2. Reference is made in the prevailing opinion in the Williams case to the unfortunate effect of the rule as it existed in the Haddock v. Haddock decision (201 U. S. 562, supra). While the effect of the proposed decision might be properly considered by a court, its judgment should be founded upon the law as it exists, but if in the Williams case consideration were to be given to
It was said in Maynard v. Hill (125 U. S. 190, 211): “ The consent of the parties is of course essential to its existence, but when the contract to marry is executed by the marriage, a relation between the parties is created which they cannot change. Other contracts may be modified, restricted, or enlarged, or entirely released upon the consent of the parties. Not so with marriage.

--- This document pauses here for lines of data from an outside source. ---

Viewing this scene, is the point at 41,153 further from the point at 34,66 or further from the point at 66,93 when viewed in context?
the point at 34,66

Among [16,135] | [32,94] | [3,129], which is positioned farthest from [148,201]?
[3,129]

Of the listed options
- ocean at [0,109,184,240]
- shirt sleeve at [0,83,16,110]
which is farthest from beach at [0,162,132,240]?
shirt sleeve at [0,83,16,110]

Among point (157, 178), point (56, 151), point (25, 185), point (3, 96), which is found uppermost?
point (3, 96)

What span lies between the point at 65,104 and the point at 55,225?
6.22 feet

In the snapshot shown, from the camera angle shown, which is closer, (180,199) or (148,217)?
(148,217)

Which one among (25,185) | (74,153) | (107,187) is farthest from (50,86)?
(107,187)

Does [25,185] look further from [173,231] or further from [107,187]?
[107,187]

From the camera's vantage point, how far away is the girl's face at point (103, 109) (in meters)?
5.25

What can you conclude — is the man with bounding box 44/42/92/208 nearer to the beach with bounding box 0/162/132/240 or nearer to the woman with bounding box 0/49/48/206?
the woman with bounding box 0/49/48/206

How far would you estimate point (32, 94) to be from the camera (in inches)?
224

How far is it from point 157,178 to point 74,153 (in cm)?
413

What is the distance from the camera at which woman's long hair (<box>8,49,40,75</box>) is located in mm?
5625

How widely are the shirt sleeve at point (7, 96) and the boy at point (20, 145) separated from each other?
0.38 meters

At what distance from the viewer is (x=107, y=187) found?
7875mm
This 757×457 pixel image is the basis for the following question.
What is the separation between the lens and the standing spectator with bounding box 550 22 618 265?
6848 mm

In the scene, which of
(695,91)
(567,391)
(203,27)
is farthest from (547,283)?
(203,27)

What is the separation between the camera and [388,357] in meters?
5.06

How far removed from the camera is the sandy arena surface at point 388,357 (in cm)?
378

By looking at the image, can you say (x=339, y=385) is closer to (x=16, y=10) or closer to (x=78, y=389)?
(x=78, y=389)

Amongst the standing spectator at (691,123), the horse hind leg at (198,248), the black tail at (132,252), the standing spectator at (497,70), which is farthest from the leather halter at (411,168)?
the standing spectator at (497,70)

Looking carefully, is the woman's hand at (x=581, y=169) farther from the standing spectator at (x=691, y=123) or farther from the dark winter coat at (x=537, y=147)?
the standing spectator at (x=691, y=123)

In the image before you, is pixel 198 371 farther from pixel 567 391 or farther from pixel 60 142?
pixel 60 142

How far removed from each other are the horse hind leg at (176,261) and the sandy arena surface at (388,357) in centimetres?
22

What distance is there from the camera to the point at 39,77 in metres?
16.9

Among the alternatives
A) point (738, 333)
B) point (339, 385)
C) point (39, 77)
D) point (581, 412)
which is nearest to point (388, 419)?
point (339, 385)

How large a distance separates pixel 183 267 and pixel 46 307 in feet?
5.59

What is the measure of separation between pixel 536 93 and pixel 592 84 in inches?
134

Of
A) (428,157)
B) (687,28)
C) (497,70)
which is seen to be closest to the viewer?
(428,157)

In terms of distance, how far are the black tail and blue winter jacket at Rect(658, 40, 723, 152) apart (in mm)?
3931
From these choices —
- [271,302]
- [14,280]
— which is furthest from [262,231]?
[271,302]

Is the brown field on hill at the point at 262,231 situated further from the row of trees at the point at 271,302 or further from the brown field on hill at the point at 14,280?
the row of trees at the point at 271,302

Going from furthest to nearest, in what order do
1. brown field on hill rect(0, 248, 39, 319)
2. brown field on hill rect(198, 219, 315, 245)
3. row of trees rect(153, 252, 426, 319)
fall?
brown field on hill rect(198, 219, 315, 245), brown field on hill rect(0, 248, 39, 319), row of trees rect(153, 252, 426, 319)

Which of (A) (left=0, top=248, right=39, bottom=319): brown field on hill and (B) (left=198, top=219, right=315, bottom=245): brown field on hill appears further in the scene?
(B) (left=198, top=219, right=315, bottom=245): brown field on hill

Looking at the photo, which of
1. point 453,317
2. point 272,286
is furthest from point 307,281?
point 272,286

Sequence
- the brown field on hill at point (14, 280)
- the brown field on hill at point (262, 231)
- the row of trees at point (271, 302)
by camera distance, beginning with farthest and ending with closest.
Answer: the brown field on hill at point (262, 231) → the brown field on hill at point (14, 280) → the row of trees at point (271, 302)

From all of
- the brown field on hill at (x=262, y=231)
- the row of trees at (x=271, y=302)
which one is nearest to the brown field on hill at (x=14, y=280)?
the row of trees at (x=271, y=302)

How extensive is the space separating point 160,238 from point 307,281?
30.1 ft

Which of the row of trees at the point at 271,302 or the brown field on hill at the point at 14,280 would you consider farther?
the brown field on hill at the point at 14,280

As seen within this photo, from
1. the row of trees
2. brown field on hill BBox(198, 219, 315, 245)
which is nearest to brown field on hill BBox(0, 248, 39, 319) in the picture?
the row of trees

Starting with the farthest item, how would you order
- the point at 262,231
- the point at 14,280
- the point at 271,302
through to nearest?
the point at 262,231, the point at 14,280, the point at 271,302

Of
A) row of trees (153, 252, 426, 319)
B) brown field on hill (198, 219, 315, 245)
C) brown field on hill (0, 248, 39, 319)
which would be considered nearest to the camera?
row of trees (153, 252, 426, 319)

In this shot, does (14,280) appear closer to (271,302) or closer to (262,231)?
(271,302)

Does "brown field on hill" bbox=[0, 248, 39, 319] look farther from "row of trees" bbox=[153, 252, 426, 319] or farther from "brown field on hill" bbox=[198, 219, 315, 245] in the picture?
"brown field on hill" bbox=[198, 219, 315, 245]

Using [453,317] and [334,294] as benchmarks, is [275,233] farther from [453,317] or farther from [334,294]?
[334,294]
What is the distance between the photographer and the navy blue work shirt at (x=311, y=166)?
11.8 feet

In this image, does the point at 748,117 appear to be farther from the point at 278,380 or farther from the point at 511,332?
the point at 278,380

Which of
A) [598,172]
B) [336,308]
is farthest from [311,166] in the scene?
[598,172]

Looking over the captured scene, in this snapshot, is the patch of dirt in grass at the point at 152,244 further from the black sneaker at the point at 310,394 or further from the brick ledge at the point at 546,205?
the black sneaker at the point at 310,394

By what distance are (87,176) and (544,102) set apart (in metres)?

The relation once formed, the law steps in and holds the parties to various obligations and liabilities. It is an institution, in the maintenance of which in its purity the public is deeply interested, for it is the foundation of the family and of society, without which there would be neither civilization, nor progress.”
In Adams v. Palmer (51 Me. 481, 484) the court said: “ It is not, then, a contract within the meaning of the clause of the constitution, which prohibits the impairing the obligation of contracts. It is, rather, a social relation, like that of parent and child, the obligations of which arise not from the consent of concurring minds, but are the creation of the law itself; a relation the most important, as affecting the happiness of individuals, the first step from barbarism to incipient civilization, the purest tie of social life and the true basis of human progress.”
In the case of Ditson v. Ditson (4 R. I. 87, 101) the court said that “ marriage, in the sense in which it is dealt with by a decree of divorce, is not a contract, but one of the domestic relations. In strictness, though formed by contract, it signifies the relation of husband and wife, deriving both its rights and duties from a source higher than any contract of which the parties are capable, and as to these uncontrollable by any contract which they can make. When formed, this relation is no more a contract than ‘ fatherhood ’ or ‘ sonship ’ is a contract.”
In Wade v. Kalbfleish (58 N. Y. 282, 284) the court said: “ It partakes more of the character of an institution regulated and controlled by public authority, upon principles of public policy, for the benefit of the community. ’ ’
In Noel v. Ewing (9 Ind. 37) the court stated that “ in every enlightened government, it is preeminently the basis of civil institutions, and thus an object of the deepest public .concern. # * * It is a great public institution, giving character to our whole civil polity.”
The motion for reargument is granted and on such reargument the court adheres to its original decision and the motion of petitioner to make further findings is denied except insofar as the findings in the original decision are amplified herein.
Submit order, on notice, accordingly.